17/Mar/2021 18:30 - 20:00

language of event

DIYStudents

These talks are presented by professors of the Department of Information Engineering and Computer Science. The events are proposed and designed by students who attend the educational courses in the department.

UAVs, AI, and Retro-Remote Sensing
Farid Melgani

Unmanned Aerial Vehicles (UAVs) are recognized as very effective systems for collecting images from a very low altitude.
Their high flexibility permits immediate intervention and measurements according to customer’s specific needs. In this talk, we will overview their features and the recent evolution of UAV image analysis thanks to artificial intelligence (AI)-based methodologies. We will then discuss how AI has allowed to open a completely new research area, named retro-remote sensing, which aims at generating remotely sensed images from ancient text sources.

DeepFakes: Artificial intelligence between reality and imagination
Elisa Ricci

The enormous progresses in the field of Artificial Intelligence have allowed to develop advanced technologies for the analysis of images and videos.
Today, we have available smart systems able to identify objects, to analyse the movements and the interactions of more than one person in a scene, to understand the human emotions starting from the analysis of faces, etc.
However, the most surprising developments of the last few years have been the ones on to the production of video media. Thanks to the modern IA’s technologies it’s almost possible to create artificial, but extremely realistic videos, the so-called deepfakes, which portray people or objects that don’t exist in reality or that move in virtual contents.

In recent years, our research activity has focused on the new frontier of artificial vision and we have developed new models of deep learning, that allow to create artificial videos by animating static images or by manipulating actual videos. In particular, we have developed an innovation technology, the First Order Motion Model (FOMM), able to generate real-time deepfakes.

Canceled Speech – Lung Ultrasound, past present and future
Libertario Demi

The speech has been canceled.
The lung represents one of the last frontiers for ultrasound imaging technologies. The challenge posed by this organ is essentially due to the coexistence of both air and soft tissue in the volume of interest, which significantly complicates ultrasound propagation and thus imaging. Nevertheless, clinicians have since the 90’s used standard ultrasound imaging to inspect the lung and discovered clinically relevant correlations between specific imaging artifacts and a wide variety of lung pathologies. In this presentation, the origins of lung ultrasound will be reviewed together with the latest technical developments in the field, including pioneering quantitative methods capable to improve lung ultrasound specificity, the first applications of Artificial Intelligence in the classification and segmentation of lung ultrasound images, as well as the recent developments of this technology with respect to its application in the current COVID-19 pandemic.
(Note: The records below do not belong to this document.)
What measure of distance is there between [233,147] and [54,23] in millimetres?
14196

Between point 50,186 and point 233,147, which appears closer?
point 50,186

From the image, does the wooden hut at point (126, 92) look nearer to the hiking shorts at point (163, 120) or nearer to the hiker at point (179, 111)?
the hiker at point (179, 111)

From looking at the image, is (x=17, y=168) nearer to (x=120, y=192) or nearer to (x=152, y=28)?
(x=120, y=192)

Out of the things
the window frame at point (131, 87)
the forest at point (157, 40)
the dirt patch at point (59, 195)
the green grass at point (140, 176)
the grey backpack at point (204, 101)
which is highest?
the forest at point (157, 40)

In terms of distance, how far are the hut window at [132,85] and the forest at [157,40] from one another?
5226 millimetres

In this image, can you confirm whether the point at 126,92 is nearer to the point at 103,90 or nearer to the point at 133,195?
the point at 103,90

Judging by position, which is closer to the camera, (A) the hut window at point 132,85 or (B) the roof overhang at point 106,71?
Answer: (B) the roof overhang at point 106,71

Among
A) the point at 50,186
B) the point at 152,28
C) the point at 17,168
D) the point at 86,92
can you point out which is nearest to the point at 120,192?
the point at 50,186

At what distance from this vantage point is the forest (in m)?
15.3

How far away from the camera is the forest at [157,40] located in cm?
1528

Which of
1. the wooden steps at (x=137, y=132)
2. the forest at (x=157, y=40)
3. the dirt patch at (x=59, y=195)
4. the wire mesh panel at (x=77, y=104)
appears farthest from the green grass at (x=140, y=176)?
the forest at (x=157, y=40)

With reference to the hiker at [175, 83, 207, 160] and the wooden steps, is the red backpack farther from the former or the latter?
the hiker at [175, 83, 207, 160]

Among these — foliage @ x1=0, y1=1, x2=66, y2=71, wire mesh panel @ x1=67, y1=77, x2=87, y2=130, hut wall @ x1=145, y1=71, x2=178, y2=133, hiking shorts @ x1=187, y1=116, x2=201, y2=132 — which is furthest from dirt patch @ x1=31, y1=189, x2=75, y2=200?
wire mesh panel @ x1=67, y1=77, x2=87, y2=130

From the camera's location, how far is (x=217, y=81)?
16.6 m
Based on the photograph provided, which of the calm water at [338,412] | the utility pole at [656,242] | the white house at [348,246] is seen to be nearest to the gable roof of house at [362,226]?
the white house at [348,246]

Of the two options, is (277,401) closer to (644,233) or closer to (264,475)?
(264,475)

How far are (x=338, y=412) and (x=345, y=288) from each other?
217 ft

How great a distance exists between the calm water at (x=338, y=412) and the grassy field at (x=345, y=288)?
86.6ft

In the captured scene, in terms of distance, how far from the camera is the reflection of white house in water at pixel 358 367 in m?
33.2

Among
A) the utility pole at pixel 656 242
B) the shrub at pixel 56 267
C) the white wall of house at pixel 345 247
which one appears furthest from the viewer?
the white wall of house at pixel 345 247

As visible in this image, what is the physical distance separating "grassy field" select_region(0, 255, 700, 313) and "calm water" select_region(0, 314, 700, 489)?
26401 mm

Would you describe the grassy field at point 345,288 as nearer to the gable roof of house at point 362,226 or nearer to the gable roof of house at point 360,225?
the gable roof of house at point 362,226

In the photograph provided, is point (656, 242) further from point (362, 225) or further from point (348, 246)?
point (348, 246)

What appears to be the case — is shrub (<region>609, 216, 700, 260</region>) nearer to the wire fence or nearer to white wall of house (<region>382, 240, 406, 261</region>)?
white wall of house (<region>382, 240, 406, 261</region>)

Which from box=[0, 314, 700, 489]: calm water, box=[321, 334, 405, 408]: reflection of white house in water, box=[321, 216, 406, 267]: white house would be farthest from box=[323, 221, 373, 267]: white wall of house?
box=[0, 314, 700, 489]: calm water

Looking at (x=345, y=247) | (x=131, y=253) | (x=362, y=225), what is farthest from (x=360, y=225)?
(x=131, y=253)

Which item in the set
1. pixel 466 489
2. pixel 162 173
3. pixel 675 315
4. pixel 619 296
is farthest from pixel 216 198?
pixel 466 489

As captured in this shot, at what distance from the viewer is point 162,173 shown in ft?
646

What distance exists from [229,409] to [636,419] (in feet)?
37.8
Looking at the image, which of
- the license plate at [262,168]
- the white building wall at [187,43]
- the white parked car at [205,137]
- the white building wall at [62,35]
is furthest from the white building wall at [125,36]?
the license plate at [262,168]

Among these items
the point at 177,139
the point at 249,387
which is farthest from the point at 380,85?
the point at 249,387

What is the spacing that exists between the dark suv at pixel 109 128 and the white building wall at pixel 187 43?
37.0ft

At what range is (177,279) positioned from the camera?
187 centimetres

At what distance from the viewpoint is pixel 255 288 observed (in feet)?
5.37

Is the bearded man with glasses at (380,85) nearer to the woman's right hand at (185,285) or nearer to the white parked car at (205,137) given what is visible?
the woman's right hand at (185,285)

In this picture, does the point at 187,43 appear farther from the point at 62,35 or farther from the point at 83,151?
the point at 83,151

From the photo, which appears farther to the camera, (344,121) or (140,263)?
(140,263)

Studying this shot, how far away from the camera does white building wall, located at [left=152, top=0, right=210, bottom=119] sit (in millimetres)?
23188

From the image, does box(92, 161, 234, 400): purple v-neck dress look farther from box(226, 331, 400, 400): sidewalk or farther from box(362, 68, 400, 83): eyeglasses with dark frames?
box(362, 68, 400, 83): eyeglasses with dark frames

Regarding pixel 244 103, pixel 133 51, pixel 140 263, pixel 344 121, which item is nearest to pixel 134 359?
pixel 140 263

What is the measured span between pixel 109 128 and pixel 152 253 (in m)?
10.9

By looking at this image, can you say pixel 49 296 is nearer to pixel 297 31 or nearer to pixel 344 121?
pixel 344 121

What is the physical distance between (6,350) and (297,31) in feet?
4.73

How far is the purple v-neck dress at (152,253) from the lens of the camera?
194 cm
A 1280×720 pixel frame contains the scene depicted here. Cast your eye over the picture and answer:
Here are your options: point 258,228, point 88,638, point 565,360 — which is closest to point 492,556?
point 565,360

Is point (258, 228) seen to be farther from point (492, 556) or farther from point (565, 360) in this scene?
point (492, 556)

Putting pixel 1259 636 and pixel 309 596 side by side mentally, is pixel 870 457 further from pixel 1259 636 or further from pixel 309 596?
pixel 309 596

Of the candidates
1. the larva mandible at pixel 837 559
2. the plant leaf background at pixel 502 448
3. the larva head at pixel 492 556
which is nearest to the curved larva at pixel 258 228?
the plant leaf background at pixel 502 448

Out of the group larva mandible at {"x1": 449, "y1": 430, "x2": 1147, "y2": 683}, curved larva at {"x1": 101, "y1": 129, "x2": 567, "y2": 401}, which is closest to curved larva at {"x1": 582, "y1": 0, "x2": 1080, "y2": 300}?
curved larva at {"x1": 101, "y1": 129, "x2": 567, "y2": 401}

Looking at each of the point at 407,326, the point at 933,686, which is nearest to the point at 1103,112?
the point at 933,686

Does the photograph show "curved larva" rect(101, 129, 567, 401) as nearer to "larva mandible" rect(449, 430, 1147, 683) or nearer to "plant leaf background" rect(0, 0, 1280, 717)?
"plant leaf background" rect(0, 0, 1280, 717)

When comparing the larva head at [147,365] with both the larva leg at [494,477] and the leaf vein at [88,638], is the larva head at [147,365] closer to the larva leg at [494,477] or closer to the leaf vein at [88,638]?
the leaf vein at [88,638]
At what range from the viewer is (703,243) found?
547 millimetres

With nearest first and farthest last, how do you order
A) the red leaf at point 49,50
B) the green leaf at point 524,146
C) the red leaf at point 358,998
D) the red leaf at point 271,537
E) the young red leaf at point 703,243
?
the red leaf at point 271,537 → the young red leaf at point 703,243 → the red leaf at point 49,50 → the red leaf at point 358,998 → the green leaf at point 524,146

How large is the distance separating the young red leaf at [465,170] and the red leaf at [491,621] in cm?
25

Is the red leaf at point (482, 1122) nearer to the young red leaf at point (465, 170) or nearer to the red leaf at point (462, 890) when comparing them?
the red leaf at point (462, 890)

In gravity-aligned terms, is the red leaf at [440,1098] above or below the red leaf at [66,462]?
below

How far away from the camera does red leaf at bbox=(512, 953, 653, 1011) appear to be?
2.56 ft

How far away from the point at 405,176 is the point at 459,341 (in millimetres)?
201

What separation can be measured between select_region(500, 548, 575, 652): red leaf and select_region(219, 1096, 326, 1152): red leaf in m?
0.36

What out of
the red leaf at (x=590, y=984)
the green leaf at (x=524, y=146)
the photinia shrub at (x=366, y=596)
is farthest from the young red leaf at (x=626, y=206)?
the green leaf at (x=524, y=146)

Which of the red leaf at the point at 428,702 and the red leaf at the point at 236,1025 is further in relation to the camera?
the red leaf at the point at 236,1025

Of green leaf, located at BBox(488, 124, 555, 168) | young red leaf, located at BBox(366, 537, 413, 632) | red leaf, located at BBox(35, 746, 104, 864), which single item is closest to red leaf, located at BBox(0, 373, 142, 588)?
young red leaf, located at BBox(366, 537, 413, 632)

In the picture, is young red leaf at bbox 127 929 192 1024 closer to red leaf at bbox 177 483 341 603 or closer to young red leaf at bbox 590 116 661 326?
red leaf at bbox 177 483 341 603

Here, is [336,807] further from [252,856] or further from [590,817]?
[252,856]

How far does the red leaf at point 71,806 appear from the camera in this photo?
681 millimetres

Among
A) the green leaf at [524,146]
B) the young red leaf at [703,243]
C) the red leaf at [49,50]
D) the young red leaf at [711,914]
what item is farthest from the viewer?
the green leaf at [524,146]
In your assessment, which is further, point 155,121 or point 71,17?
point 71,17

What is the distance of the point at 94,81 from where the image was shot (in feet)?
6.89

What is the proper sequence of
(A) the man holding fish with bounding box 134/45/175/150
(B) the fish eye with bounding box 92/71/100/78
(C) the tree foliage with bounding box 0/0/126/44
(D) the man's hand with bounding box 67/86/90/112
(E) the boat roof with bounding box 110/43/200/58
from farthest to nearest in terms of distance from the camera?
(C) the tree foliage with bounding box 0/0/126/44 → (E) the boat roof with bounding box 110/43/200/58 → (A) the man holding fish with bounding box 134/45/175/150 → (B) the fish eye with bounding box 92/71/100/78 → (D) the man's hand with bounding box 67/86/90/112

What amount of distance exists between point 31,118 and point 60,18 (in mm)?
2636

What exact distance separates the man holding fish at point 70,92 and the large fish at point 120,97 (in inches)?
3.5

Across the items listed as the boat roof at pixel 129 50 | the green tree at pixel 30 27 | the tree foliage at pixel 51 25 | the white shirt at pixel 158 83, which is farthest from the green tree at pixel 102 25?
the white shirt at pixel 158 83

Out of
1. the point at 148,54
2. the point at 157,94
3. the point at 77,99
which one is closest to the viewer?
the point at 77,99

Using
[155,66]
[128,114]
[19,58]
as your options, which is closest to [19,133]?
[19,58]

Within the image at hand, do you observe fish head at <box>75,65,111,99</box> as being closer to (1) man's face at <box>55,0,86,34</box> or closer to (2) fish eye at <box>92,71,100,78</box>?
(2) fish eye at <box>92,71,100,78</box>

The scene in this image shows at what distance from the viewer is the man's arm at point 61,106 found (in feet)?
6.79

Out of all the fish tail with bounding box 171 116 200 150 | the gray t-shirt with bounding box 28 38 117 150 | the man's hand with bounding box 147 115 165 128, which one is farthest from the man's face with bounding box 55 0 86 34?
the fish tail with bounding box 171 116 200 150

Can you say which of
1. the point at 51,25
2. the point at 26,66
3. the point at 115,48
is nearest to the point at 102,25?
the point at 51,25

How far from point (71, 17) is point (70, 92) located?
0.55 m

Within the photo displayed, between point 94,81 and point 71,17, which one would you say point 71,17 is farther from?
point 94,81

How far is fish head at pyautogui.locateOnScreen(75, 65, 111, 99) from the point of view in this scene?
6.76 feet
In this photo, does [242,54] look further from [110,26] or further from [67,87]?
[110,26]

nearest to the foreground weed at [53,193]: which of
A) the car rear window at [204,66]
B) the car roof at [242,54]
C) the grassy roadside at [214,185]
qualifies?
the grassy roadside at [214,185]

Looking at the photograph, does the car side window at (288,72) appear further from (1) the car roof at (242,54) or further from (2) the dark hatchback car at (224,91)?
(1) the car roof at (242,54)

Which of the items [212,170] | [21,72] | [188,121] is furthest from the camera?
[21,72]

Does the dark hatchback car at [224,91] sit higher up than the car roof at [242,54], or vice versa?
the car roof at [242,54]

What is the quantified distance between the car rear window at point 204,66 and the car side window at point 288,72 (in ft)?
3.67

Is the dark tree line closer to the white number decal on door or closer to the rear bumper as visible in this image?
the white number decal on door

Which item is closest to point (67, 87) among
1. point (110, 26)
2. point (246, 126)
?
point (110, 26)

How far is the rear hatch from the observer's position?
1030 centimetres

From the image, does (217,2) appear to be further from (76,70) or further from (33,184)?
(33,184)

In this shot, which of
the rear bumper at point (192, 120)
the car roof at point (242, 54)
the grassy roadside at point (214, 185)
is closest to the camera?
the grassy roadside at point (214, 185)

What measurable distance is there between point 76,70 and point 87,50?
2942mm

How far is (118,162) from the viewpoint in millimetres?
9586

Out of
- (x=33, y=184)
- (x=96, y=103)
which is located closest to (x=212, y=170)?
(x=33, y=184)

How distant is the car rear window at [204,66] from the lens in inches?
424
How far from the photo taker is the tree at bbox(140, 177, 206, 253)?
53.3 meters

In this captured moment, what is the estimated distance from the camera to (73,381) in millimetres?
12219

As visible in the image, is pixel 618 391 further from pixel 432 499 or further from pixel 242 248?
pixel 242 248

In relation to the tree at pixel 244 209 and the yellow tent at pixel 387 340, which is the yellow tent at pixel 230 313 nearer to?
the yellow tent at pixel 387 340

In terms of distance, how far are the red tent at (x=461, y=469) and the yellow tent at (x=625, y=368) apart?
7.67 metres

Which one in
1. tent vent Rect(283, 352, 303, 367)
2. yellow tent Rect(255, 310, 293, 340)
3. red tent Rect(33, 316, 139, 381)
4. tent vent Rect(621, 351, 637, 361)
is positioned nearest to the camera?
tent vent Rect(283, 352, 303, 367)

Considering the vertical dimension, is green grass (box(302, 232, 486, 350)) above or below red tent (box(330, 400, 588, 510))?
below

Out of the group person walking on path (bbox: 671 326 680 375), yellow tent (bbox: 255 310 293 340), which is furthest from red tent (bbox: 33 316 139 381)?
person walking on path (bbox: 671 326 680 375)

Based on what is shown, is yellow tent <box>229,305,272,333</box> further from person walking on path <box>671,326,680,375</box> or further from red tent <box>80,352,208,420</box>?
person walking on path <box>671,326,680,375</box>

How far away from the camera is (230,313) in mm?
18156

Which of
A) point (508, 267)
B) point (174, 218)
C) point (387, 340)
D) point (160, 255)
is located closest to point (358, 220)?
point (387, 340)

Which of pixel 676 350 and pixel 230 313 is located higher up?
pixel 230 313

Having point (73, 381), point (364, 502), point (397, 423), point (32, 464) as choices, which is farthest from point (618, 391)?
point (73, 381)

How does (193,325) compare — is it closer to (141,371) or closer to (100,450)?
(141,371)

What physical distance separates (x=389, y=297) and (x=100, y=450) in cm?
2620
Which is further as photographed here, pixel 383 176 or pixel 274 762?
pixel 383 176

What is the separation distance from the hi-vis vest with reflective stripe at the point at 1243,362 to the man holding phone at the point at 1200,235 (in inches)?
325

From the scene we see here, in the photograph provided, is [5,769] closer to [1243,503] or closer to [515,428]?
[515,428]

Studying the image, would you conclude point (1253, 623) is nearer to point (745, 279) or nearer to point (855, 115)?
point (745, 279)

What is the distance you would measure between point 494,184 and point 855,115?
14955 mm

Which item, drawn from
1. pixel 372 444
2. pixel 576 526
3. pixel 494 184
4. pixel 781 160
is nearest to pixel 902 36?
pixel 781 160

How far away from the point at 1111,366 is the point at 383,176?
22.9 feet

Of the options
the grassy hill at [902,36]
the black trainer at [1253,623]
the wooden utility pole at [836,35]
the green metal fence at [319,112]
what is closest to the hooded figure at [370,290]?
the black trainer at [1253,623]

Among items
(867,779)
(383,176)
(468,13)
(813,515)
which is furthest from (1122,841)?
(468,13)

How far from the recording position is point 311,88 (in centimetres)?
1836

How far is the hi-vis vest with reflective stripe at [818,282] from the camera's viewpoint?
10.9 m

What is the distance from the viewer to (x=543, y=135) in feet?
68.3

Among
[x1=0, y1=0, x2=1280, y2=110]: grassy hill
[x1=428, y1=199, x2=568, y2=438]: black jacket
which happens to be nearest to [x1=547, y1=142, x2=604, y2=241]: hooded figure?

From the largest radiotelescope to 6G: the reflector technology for the telecommunications
Paolo Rocca

“Mirror mirror on the wall” – Have you ever wondered if a ‘game’ of mirrors can allow us discovering the unknown universe or calling from the most hidden places? Starting from the presentation of the largest radiotelescope in the world, the FAST, and from a vision on the cellular communications of the future, the 6G, a glimpse on the evolution and importance of the reflector technology in the telecommunications will be given.